Então, o que pode fazer se não se sentir à vontade para usar um pó à base de talco em si ou no seu bebé?
Nós fornecemos uma lista de sugestões em seu site.
Para começar, há alternativas aos pós à base de talco.
Entre eles estão aqueles feitos com amido de milho, amido de araruta, amido de tapioca, farinha de aveia, e bicarbonato de sódio.
Se você usa pó à base de talco, aqui algumas recomendações:
- Não coloque o pó de bebê diretamente sobre os genitais.
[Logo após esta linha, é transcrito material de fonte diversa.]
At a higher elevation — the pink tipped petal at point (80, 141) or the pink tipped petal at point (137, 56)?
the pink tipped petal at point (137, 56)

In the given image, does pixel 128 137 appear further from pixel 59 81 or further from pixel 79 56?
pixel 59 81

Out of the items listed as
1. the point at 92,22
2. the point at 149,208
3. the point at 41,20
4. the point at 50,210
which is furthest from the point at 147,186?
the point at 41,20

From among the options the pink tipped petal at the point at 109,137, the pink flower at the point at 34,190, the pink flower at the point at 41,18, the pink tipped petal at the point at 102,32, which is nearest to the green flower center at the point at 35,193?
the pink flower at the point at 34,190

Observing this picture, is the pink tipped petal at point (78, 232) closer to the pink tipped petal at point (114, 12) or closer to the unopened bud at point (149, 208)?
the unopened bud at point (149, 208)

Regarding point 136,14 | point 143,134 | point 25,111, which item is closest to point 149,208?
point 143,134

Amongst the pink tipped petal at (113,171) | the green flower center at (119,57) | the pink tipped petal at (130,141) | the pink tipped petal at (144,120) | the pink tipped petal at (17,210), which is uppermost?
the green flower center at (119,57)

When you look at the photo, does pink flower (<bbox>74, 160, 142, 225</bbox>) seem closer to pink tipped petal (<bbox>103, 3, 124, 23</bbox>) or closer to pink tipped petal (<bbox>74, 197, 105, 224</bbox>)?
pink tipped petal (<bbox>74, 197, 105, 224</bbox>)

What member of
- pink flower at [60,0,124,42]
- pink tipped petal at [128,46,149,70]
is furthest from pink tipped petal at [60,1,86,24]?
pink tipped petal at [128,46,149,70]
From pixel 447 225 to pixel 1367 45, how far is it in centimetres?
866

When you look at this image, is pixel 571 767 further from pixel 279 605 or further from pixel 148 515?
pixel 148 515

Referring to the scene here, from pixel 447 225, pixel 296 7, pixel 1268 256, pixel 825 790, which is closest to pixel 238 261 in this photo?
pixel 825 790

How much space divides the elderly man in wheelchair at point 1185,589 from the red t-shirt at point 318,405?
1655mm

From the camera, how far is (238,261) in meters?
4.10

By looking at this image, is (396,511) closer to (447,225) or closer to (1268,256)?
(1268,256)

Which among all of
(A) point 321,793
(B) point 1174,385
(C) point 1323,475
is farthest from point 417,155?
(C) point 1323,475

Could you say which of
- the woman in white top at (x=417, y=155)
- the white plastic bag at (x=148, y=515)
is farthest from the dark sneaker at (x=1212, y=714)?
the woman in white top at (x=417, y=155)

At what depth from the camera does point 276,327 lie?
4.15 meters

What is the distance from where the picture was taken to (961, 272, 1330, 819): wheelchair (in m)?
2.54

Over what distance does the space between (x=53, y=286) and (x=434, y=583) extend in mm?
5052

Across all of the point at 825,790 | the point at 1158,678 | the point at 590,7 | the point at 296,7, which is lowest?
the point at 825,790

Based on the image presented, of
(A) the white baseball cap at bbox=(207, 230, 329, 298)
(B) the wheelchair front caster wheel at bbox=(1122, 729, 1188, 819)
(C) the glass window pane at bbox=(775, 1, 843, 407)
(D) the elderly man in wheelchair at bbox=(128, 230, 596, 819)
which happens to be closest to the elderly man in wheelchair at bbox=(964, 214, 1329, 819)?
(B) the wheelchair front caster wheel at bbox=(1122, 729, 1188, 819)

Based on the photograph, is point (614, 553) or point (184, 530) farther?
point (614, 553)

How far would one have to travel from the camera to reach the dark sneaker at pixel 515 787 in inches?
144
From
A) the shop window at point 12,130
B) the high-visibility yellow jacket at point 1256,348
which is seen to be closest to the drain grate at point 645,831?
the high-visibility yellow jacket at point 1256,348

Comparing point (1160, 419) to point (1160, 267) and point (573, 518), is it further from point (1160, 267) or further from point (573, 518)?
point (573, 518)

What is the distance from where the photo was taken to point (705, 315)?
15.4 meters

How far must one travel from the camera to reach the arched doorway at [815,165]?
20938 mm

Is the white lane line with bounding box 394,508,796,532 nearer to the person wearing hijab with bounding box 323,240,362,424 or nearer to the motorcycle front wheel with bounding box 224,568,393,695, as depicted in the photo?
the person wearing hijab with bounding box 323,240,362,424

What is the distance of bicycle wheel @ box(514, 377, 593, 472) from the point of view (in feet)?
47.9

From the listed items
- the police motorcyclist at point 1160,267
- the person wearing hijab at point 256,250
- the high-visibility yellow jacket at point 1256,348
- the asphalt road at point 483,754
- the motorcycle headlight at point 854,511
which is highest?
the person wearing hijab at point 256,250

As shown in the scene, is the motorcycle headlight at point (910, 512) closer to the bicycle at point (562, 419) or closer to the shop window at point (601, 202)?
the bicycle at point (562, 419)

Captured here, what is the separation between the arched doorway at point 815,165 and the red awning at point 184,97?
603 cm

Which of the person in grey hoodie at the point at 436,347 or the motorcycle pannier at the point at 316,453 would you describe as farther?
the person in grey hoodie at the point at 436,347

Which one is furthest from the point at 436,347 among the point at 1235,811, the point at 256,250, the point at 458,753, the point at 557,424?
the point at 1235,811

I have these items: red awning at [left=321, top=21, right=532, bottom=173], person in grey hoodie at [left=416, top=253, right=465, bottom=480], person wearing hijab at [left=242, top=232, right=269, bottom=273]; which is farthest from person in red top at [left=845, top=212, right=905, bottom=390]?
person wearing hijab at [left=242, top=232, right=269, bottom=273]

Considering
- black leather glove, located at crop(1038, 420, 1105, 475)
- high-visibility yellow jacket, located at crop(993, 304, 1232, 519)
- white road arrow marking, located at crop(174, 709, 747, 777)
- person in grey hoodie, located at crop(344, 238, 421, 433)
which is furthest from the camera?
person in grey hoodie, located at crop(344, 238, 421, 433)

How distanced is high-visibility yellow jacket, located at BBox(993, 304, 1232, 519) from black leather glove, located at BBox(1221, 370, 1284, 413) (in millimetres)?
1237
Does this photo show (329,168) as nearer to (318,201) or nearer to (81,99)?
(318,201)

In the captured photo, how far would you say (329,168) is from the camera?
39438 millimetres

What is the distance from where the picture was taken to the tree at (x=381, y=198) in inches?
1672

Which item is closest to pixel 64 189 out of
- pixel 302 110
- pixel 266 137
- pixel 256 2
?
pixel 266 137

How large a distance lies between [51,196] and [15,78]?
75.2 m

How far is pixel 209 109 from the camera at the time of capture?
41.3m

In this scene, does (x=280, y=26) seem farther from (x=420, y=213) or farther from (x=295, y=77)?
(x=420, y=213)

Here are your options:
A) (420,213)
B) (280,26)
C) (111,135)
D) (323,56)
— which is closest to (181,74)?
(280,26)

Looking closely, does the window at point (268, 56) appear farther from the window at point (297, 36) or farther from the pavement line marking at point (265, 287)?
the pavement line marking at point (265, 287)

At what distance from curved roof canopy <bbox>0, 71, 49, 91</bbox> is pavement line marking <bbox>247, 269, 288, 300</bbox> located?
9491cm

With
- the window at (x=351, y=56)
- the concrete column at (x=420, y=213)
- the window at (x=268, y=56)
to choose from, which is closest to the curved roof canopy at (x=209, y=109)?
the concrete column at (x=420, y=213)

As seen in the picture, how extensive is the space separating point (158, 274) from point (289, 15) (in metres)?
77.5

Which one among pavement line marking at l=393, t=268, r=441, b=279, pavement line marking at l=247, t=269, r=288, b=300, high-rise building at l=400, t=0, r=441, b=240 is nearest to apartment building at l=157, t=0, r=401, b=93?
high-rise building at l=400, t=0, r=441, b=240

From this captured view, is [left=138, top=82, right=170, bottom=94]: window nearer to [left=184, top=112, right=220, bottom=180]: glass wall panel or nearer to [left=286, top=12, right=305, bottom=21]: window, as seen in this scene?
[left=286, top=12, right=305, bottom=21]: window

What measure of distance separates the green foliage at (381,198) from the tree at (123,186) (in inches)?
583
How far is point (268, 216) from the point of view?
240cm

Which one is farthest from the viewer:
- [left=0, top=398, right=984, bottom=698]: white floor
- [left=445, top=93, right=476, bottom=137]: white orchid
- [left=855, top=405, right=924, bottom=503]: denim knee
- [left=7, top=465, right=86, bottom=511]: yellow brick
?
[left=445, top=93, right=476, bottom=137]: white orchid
Em vez disso, coloque-o sobre a pele à volta dos genitais.
- Mantenha o pó de bebê longe do seu rosto ou do seu bebê para evitar a inalação da substância.
- Agite o pó de bebê nas suas mãos antes de aplicar.
- Agite primeiro o pó de bebê em um pano antes de colocá-lo em um bebê.
Continuando com a vida
Entretanto, Krystal Kim e os seus co-candidatos neste processo de alto nível tentam seguir com as suas vidas.
O cancro da Kim está em remissão, mas o ressentimento dela ainda está lá.
Quando ela soube da suposta ligação entre o pó e o câncer de ovário, Kim ficou chateada.
“Eu estava cuidando da filha de um ano da minha amiga e peguei o pó quando fui trocá-la”, disse ela.
“Pensei nisso e atirei a garrafa para o outro lado da sala. Não lhe consegui fazer isto. Não quero que nenhuma menina tenha de passar pelo que eu passei.”